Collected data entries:
════════════════
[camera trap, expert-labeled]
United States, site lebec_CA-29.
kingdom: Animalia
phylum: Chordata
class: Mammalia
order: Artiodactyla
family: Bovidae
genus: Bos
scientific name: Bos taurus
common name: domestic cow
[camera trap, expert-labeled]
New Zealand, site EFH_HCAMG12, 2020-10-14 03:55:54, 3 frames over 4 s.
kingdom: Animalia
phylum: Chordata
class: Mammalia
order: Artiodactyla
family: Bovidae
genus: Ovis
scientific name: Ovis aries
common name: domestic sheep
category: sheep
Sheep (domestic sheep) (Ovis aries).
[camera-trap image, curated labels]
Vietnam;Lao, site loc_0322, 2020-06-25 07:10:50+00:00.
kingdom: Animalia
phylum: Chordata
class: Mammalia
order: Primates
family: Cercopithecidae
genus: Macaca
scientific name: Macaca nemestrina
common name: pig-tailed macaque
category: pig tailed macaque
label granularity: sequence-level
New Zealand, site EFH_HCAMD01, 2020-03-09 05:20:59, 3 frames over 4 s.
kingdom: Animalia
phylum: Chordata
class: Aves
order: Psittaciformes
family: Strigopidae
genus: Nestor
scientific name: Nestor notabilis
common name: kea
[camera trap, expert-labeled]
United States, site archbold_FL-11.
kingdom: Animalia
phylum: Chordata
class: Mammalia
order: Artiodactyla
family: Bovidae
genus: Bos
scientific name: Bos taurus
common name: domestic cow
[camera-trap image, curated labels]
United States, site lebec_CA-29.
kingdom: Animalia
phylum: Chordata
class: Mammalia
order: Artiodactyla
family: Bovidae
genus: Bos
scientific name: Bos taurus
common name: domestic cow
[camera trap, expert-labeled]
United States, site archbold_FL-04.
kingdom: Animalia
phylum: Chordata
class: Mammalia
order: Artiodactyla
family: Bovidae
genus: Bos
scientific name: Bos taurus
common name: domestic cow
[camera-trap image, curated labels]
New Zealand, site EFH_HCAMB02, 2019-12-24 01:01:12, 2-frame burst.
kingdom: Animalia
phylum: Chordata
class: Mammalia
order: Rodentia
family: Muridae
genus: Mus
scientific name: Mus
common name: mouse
════════════════
REQUIREMENT >>
Word for word, copy out all of the data shown above.

EXPECTED ANSWER >>
[camera trap, expert-labeled]
United States, site lebec_CA-29.
kingdom: Animalia
phylum: Chordata
class: Mammalia
order: Artiodactyla
family: Bovidae
genus: Bos
scientific name: Bos taurus
common name: domestic cow
[camera trap, expert-labeled]
New Zealand, site EFH_HCAMG12, 2020-10-14 03:55:54, 3 frames over 4 s.
kingdom: Animalia
phylum: Chordata
class: Mammalia
order: Artiodactyla
family: Bovidae
genus: Ovis
scientific name: Ovis aries
common name: domestic sheep
category: sheep
Sheep (domestic sheep) (Ovis aries).
[camera-trap image, curated labels]
Vietnam;Lao, site loc_0322, 2020-06-25 07:10:50+00:00.
kingdom: Animalia
phylum: Chordata
class: Mammalia
order: Primates
family: Cercopithecidae
genus: Macaca
scientific name: Macaca nemestrina
common name: pig-tailed macaque
category: pig tailed macaque
label granularity: sequence-level
New Zealand, site EFH_HCAMD01, 2020-03-09 05:20:59, 3 frames over 4 s.
kingdom: Animalia
phylum: Chordata
class: Aves
order: Psittaciformes
family: Strigopidae
genus: Nestor
scientific name: Nestor notabilis
common name: kea
[camera trap, expert-labeled]
United States, site archbold_FL-11.
kingdom: Animalia
phylum: Chordata
class: Mammalia
order: Artiodactyla
family: Bovidae
genus: Bos
scientific name: Bos taurus
common name: domestic cow
[camera-trap image, curated labels]
United States, site lebec_CA-29.
kingdom: Animalia
phylum: Chordata
class: Mammalia
order: Artiodactyla
family: Bovidae
genus: Bos
scientific name: Bos taurus
common name: domestic cow
[camera trap, expert-labeled]
United States, site archbold_FL-04.
kingdom: Animalia
phylum: Chordata
class: Mammalia
order: Artiodactyla
family: Bovidae
genus: Bos
scientific name: Bos taurus
common name: domestic cow
[camera-trap image, curated labels]
New Zealand, site EFH_HCAMB02, 2019-12-24 01:01:12, 2-frame burst.
kingdom: Animalia
phylum: Chordata
class: Mammalia
order: Rodentia
family: Muridae
genus: Mus
scientific name: Mus
common name: mouse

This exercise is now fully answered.